Still, tomorrow is another day, and a healthy victory follows crushing defeat, sooner or later. How did Pagantintov playing white put Routilin playing black out of his misery, like a dose of industrial strength Paracetamol, in this one from Athens 1937?
4 comments:
Your obviously not feeling well Tom - you've set a puzzle I can actually solve!
Very impressive - I actually thought this was one was really quite tricky, given that 1.Ng6+ looks very natural but is actually a dead-end.
It reminded me of a position I recently saw in a John Nunn book.
He was illustrating an argument about the problem with selecting 'candidate moves' then analysing each one in turn to decide which is best.
There, as in your puzzle, there's no logical reason to choose the winning move, unless you've already seen the idea behind it - and thus it would never get onto a potential move shortlist.
There, as in your puzzle, you have to ask yourself, 'what if the knight wasn't there?'... and pretty soon you've got the right move.
In looking at your puzzle, I saw straightaway that Ng6 was desirable and just as quickly saw it didn't work.

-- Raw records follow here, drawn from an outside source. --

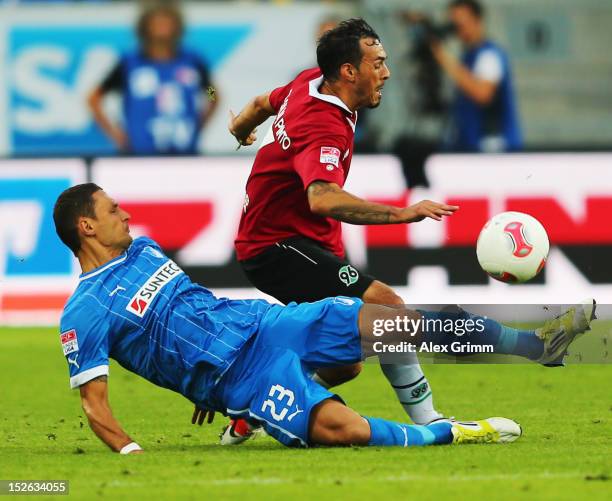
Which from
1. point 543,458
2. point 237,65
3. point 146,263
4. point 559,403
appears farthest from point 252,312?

Then i remembered the Nunn position and realised at once there was a move that HAD to win.
The longest part of the solution was working out the specific variations that proved that sudden flash of insight to be correct.
Like in the Sherlock Holmes puzzle a few posts ago - sometimes it helps to know what questions to ask!
That's interesting.
Seemingly non-violent sacrifices (eg no checks) on empty squares I find particularly hard to spot and aesthetic.
Yes this is the common critique of the candidate move method. There's an interesting discussion similar in Rowson's Zebra book too.